Less common findings include small, ill-defined peribronchial or centrilobular nodules64,70; large nodular or mass-like areas of consolidation71; areas of ground-glass opacity surrounded by a ring-like or crescentic opacities (reversed halo or atoll sign) (approximately 20% of patients);72,73 and irregular linear opacities (reticulation) (7% to 29%).64,66,73 Irregular linear opacities (reticulation) in patients with COP are usually associated with consolidation and located in the subpleural or peribronchial regions of the lower lung zones. Occasionally, the reticular opacities may be the predominant HRCT finding.68
Extrapulmonary findings in patients who have COP include small pleural effusions, present in 10% to 30% of patients,64,66,73 and mild right paratracheal or subcarinal lymphadenopathy, observed in 20% to 40% of cases.30,73 The pleural effusions are small and may be unilateral or bilateral.66
AIP is a fulminant disease of unknown etiology that usually occurs in a previously healthy person and is characterized by histologic findings of DAD (Table 1).1,74 Because the clinical presentation and the histologic features are identical to those of ARDS, AIP has also been referred to as idiopathic ARDS.75 The average age at presentation is approximately 59 years (range 7 to 83 y).176 It has no sex predominance and no association with cigarette smoking. There is often a prodromal illness associated with symptoms of a viral upper respiratory infection followed by dry cough and rapidly progressive severe dyspnea and respiratory failure. The majority of patients have symptoms for less than 1 week before diagnosis.77 The prognosis is poor, the mortality being 50% or more and most deaths occurring between 1 and 2 months of presentation.74,75,77
The HRCT findings in the early stages of AIP (exudative phase) consist primarily of bilateral ground-glass opacities and areas of consolidation (Fig. 11) (Table 1).18,78–80 The ground-glass opacities may be patchy or diffuse; focal sparing of lung lobules is frequently present, resulting in a geographic distribution.81 Smooth septal thickening and intralobular lines are often observed superimposed on the ground-glass opacities (“crazy-paving” pattern).79 The ground-glass opacities usually involve all lung zones, but may have lower or, less commonly, upper lobe predominance.79 The airspace consolidation may be patchy or confluent, and tends to involve mainly the dependent lung regions (Fig. 11).79
The proliferative (organizing) phase and the fibrotic stages of AIP are characterized by the presence of architectural distortion and traction bronchiectasis. In a study by Akira,78 these findings were observed only on CT scans obtained more than 7 days after the onset of symptoms.

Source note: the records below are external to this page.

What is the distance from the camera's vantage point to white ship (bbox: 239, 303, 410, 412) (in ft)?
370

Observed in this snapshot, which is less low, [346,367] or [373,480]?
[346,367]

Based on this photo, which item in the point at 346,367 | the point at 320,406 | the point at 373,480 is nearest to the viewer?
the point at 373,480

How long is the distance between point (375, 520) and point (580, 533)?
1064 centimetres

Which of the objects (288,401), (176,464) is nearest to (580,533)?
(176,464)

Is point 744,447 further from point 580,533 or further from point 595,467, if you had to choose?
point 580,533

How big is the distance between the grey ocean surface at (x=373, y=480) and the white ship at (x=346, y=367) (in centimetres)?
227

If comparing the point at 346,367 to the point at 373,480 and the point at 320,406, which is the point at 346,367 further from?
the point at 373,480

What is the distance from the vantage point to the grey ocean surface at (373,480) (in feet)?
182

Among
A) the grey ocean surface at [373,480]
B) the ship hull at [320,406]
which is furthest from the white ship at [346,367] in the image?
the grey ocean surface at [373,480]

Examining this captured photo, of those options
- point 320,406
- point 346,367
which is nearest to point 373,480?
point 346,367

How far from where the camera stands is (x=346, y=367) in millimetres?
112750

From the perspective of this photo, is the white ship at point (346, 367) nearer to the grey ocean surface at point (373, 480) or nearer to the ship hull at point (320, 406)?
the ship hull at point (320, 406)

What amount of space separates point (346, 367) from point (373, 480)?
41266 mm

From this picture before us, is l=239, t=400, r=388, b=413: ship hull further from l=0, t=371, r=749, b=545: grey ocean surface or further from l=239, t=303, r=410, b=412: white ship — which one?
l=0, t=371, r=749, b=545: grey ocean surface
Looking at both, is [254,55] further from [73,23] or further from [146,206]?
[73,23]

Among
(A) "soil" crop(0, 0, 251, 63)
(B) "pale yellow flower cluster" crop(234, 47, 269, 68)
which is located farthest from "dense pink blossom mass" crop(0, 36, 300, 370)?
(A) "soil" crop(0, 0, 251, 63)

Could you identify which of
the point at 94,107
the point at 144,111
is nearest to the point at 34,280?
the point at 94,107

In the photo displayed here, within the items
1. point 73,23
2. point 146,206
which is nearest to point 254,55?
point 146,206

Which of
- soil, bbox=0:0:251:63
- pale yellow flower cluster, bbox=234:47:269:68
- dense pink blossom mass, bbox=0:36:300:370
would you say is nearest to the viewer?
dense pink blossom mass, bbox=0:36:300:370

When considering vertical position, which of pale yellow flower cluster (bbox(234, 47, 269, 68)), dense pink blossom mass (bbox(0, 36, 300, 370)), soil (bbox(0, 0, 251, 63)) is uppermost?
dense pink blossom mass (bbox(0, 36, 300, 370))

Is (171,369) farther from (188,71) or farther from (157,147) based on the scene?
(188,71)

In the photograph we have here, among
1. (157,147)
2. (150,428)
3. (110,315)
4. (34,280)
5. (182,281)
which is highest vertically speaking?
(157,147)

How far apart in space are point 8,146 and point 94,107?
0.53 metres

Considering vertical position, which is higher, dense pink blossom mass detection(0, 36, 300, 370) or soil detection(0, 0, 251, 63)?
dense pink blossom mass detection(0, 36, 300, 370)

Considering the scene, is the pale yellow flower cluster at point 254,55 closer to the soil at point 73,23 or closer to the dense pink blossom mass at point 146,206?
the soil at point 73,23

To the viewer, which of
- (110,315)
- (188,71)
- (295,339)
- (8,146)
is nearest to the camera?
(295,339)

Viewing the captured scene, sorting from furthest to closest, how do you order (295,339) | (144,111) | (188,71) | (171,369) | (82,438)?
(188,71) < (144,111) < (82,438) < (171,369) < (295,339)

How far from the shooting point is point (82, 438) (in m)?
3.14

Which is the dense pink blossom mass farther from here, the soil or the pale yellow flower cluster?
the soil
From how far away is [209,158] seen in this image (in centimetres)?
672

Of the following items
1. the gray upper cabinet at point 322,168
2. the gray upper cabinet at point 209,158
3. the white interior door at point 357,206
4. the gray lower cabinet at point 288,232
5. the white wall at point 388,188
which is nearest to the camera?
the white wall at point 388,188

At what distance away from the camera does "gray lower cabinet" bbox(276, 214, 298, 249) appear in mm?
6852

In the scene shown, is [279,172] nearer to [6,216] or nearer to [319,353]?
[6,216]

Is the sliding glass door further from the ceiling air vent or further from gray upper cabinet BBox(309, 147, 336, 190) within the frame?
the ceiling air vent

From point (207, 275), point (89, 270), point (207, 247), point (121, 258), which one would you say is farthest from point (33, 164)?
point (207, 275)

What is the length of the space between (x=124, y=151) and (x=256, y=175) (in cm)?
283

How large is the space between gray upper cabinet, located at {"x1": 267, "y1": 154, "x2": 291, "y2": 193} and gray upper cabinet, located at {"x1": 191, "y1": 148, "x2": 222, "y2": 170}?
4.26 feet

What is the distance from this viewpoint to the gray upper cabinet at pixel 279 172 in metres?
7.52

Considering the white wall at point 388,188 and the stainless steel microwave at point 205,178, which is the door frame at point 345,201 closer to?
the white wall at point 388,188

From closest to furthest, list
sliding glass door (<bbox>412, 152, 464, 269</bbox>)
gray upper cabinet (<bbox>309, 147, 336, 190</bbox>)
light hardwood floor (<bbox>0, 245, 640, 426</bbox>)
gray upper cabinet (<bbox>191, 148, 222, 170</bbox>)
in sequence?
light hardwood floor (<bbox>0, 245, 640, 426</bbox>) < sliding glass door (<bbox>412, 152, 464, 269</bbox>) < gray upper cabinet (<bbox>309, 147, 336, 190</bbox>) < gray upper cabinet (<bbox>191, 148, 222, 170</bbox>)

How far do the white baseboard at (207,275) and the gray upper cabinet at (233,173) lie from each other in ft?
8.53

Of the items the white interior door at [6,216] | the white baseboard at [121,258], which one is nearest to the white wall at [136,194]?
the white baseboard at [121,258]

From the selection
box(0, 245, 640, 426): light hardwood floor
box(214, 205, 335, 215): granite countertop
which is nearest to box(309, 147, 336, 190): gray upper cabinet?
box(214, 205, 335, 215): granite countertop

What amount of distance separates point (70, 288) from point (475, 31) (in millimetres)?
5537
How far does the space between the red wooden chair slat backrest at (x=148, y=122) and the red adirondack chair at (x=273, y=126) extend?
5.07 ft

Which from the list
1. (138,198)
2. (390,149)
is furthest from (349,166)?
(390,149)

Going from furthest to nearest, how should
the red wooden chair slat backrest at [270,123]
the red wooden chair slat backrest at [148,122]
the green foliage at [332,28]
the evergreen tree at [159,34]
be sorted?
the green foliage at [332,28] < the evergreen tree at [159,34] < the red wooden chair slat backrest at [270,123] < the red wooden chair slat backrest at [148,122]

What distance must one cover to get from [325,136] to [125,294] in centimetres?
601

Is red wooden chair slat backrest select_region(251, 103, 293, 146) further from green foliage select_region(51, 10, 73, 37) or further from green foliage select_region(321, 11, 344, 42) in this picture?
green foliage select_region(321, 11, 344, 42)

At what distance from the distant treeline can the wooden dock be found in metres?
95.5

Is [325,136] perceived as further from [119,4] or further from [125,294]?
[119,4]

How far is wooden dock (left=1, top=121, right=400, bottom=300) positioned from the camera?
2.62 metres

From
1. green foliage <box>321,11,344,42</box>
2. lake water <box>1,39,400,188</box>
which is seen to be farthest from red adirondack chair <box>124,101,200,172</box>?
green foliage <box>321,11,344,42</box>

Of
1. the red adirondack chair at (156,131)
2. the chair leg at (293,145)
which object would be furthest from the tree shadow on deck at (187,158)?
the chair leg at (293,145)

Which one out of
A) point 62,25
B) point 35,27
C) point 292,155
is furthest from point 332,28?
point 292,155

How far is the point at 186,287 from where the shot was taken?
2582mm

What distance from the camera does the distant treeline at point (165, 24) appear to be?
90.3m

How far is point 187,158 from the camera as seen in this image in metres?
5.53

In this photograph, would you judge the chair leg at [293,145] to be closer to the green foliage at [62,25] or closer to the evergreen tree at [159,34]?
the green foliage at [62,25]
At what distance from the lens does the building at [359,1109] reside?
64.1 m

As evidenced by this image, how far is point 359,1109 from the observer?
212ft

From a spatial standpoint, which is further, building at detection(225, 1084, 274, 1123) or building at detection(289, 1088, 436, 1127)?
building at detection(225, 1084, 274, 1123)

Honeycombing, present in a small percentage of patients with AIP, correlates with the presence of dense interstitial fibrosis and restructuring of distal airspaces.80,81
The main role and clinical utility of HRCT is in the diagnosis of IPF and the distinction of IPF from other IIPs. It is currently widely accepted that a confident diagnosis of IPF can often be made on the basis of a combination of clinical and HRCT findings.5,18,50 The high specificity of HRCT in the diagnosis of UIP and IPF was initially shown in several retrospective studies82–84 and subsequently confirmed in 2 prospective studies, both of which only included patients with biopsy-proven diagnosis and used histologic features as gold standard.85,86 The first prospective study was by Raghu et al,85 who assessed the accuracy of a clinical diagnosis of IPF and interstitial lung diseases other than IPF in 59 patients who were referred for evaluation of new-onset interstitial lung disease. A specific clinical diagnosis was independently made by a clinician who was an expert in interstitial lung diseases after a thorough clinical assessment that included evaluation of the HRCT findings. The chest radiographs and CT scans were separately reviewed by the thoracic radiologist, who made a radiologic diagnosis independently. The sensitivity and specificity of the IPF diagnosis by the clinical expert were 62% and 97%, respectively. The sensitivity and specificity of the radiologic first-choice diagnosis of IPF were 78% and 90%, respectively.85 Hunninghake et al86 performed a prospective multicenter investigation of 91 patients, including 54 patients with biopsy-proven IPF. The sensitivity of HRCT for a confident diagnosis of IPF by experienced chest radiologists was 48% and the specificity and positive predictive values were 95% and 96%, respectively.86 On the basis of these studies, it is now well accepted that in the appropriate clinical setting the presence of characteristic HRCT findings allows confident noninvasive diagnosis of IPF, obviating lung biopsy.1,87 It should be noted, however, that diagnostic HRCT findings of UIP/IPF are only present in 50% to 70% of patients (Fig. 2). When the HRCT findings do not allow a confident diagnosis or when the clinical findings are atypical (eg, potential exposure to an antigen, raising the possibility of HP), surgical lung biopsy is indicated.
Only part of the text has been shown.